Stored records

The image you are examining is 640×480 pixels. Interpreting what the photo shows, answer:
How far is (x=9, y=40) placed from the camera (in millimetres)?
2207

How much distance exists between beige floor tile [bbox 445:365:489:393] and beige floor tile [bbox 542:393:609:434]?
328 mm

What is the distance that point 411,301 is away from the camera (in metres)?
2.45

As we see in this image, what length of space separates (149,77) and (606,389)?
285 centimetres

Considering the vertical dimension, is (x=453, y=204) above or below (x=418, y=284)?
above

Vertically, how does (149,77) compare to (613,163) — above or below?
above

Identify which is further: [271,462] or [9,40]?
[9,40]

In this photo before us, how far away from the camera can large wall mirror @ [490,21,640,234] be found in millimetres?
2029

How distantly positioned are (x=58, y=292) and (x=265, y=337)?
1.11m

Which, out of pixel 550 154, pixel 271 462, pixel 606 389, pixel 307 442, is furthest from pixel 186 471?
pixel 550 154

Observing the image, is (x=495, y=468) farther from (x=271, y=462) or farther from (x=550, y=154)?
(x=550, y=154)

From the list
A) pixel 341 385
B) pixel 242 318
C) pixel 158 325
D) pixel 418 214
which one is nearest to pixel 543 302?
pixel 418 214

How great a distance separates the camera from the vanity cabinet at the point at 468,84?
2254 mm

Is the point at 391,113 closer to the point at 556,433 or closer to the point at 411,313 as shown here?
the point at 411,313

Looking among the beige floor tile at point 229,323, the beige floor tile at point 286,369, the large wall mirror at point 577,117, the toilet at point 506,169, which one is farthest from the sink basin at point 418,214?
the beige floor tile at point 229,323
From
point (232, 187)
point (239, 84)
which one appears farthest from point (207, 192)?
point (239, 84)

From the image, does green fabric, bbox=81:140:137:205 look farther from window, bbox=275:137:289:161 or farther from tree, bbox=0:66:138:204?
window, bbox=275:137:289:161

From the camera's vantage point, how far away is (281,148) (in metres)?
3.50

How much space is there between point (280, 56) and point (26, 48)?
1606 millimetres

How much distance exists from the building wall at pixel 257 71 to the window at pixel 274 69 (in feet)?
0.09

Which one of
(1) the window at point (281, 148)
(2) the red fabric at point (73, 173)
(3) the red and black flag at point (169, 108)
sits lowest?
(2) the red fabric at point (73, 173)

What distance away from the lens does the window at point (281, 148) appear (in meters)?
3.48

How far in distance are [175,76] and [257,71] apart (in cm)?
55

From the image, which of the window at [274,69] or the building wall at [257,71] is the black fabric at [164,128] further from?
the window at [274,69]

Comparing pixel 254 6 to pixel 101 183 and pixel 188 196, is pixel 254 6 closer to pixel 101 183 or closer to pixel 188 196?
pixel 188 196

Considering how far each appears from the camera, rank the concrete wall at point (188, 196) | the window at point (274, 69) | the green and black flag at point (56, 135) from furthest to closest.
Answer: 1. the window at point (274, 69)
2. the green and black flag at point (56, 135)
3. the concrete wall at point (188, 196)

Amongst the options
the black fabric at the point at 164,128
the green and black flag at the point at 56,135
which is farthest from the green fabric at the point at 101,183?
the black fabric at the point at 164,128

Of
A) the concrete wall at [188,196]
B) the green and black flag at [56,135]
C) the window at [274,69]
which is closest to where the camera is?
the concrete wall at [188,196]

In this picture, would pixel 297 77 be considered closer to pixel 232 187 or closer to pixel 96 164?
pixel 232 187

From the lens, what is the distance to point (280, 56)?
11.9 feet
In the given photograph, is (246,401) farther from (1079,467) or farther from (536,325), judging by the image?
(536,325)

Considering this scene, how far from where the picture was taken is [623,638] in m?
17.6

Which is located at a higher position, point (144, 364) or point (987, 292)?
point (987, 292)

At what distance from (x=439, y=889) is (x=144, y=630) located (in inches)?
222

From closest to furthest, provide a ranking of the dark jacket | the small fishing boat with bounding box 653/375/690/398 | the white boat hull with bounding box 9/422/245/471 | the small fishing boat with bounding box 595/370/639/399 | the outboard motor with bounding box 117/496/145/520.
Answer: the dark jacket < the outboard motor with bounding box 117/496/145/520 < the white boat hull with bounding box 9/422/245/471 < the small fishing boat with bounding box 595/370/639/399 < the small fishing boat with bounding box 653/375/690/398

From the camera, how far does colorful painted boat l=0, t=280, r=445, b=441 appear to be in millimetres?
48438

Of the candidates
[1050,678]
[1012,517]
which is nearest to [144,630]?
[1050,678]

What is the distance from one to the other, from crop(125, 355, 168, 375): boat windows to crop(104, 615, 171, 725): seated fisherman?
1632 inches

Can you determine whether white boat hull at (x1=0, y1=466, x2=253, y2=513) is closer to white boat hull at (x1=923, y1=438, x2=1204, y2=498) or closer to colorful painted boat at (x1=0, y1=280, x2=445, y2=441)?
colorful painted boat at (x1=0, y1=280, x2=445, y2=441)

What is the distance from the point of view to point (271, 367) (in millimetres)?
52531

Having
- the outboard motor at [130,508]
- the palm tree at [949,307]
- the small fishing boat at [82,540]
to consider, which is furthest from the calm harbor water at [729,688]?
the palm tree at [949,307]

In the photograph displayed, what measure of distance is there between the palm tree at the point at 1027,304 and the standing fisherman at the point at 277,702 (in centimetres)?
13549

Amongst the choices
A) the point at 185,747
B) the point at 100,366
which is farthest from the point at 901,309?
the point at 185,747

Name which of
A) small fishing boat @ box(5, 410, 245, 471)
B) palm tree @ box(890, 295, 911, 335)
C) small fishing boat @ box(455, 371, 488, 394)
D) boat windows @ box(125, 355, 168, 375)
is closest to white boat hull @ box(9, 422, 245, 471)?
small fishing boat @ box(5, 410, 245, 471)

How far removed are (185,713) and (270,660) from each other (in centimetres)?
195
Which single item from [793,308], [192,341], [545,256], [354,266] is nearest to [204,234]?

What to do →
Could you rewrite all of the records above as a numbered list, dropping every blank line?

Final result →
1. The image you are examining is 640×480 pixels. Interpreting what the photo shows, answer:
2. How far is (x=9, y=40) placed from the camera (in millimetres)?
3. 2207
4. How much distance exists between beige floor tile [bbox 445:365:489:393] and beige floor tile [bbox 542:393:609:434]?
5. 328 mm
6. What is the distance that point 411,301 is away from the camera (in metres)?
7. 2.45
8. As we see in this image, what length of space separates (149,77) and (606,389)?
9. 285 centimetres
10. Considering the vertical dimension, is (x=453, y=204) above or below (x=418, y=284)?
11. above
12. Vertically, how does (149,77) compare to (613,163) — above or below?
13. above
14. Identify which is further: [271,462] or [9,40]?
15. [9,40]
16. In this photo before us, how far away from the camera can large wall mirror @ [490,21,640,234] be found in millimetres?
17. 2029
18. How distantly positioned are (x=58, y=292) and (x=265, y=337)?
19. 1.11m
20. Which, out of pixel 550 154, pixel 271 462, pixel 606 389, pixel 307 442, is furthest from pixel 186 471?
21. pixel 550 154
22. Observing the image, is (x=495, y=468) farther from (x=271, y=462) or farther from (x=550, y=154)?
23. (x=550, y=154)
24. From the list
25. A) pixel 341 385
26. B) pixel 242 318
27. C) pixel 158 325
28. D) pixel 418 214
29. which one is nearest to pixel 543 302?
30. pixel 418 214
31. How great a distance separates the camera from the vanity cabinet at the point at 468,84?
32. 2254 mm
33. Is the point at 391,113 closer to the point at 556,433 or closer to the point at 411,313 as shown here?
34. the point at 411,313
35. Looking among the beige floor tile at point 229,323, the beige floor tile at point 286,369, the large wall mirror at point 577,117, the toilet at point 506,169, which one is farthest from the sink basin at point 418,214?
36. the beige floor tile at point 229,323
37. From
38. point (232, 187)
39. point (239, 84)
40. which one appears farthest from point (207, 192)?
41. point (239, 84)
42. From the image, does green fabric, bbox=81:140:137:205 look farther from window, bbox=275:137:289:161 or farther from tree, bbox=0:66:138:204?
43. window, bbox=275:137:289:161
44. From the camera's vantage point, how far away is (281,148) (in metres)?
45. 3.50
46. How much space is there between point (280, 56) and point (26, 48)?
47. 1606 millimetres
48. How much distance exists from the building wall at pixel 257 71 to the window at pixel 274 69 (in feet)?
49. 0.09
50. Which one of
51. (1) the window at point (281, 148)
52. (2) the red fabric at point (73, 173)
53. (3) the red and black flag at point (169, 108)
54. sits lowest?
55. (2) the red fabric at point (73, 173)
56. What distance away from the lens does the window at point (281, 148) appear (in meters)?
57. 3.48
58. How far in distance are [175,76] and [257,71] apart (in cm)?
59. 55
60. From the image, which of the window at [274,69] or the building wall at [257,71] is the black fabric at [164,128] further from?
61. the window at [274,69]
62. Comparing pixel 254 6 to pixel 101 183 and pixel 188 196, is pixel 254 6 closer to pixel 101 183 or closer to pixel 188 196?
63. pixel 188 196
64. Considering how far each appears from the camera, rank the concrete wall at point (188, 196) | the window at point (274, 69) | the green and black flag at point (56, 135) from furthest to closest.
65. Answer: 1. the window at point (274, 69)
66. 2. the green and black flag at point (56, 135)
67. 3. the concrete wall at point (188, 196)
68. Amongst the options
69. the black fabric at the point at 164,128
70. the green and black flag at the point at 56,135
71. which is farthest from the green fabric at the point at 101,183?
72. the black fabric at the point at 164,128
73. Of
74. A) the concrete wall at [188,196]
75. B) the green and black flag at [56,135]
76. C) the window at [274,69]
77. which is closest to where the camera is?
78. the concrete wall at [188,196]
79. In this picture, would pixel 297 77 be considered closer to pixel 232 187 or closer to pixel 96 164?
80. pixel 232 187
81. From the lens, what is the distance to point (280, 56)?
82. 11.9 feet
83. In the given photograph, is (246,401) farther from (1079,467) or farther from (536,325), judging by the image?
84. (536,325)
85. Considering this scene, how far from where the picture was taken is [623,638] in m?
86. 17.6
87. Which is located at a higher position, point (144, 364) or point (987, 292)?
88. point (987, 292)
89. At what distance from (x=439, y=889) is (x=144, y=630) located (in inches)?
90. 222
91. From closest to furthest, provide a ranking of the dark jacket | the small fishing boat with bounding box 653/375/690/398 | the white boat hull with bounding box 9/422/245/471 | the small fishing boat with bounding box 595/370/639/399 | the outboard motor with bounding box 117/496/145/520.
92. Answer: the dark jacket < the outboard motor with bounding box 117/496/145/520 < the white boat hull with bounding box 9/422/245/471 < the small fishing boat with bounding box 595/370/639/399 < the small fishing boat with bounding box 653/375/690/398
93. From the camera, how far does colorful painted boat l=0, t=280, r=445, b=441 appear to be in millimetres?
94. 48438
95. Of the candidates
96. [1050,678]
97. [1012,517]
98. which is nearest to [144,630]?
99. [1050,678]
100. What is the distance from one to the other, from crop(125, 355, 168, 375): boat windows to crop(104, 615, 171, 725): seated fisherman?
101. 1632 inches
102. Can you determine whether white boat hull at (x1=0, y1=466, x2=253, y2=513) is closer to white boat hull at (x1=923, y1=438, x2=1204, y2=498) or closer to colorful painted boat at (x1=0, y1=280, x2=445, y2=441)?
103. colorful painted boat at (x1=0, y1=280, x2=445, y2=441)
104. What is the distance from the point of view to point (271, 367) (in millimetres)?
105. 52531
106. Having
107. - the outboard motor at [130,508]
108. - the palm tree at [949,307]
109. - the small fishing boat at [82,540]
110. to consider, which is furthest from the calm harbor water at [729,688]?
111. the palm tree at [949,307]
112. In the photograph displayed, what measure of distance is there between the palm tree at the point at 1027,304 and the standing fisherman at the point at 277,702 (in centimetres)?
113. 13549
114. Amongst the choices
115. A) the point at 185,747
116. B) the point at 100,366
117. which is farthest from the point at 901,309?
118. the point at 185,747
119. Name which of
120. A) small fishing boat @ box(5, 410, 245, 471)
121. B) palm tree @ box(890, 295, 911, 335)
122. C) small fishing boat @ box(455, 371, 488, 394)
123. D) boat windows @ box(125, 355, 168, 375)
124. is closest to white boat hull @ box(9, 422, 245, 471)?
125. small fishing boat @ box(5, 410, 245, 471)
126. How far removed are (185,713) and (270,660) from each other (in centimetres)?
127. 195
128. Which single item from [793,308], [192,341], [545,256], [354,266] is nearest to [204,234]?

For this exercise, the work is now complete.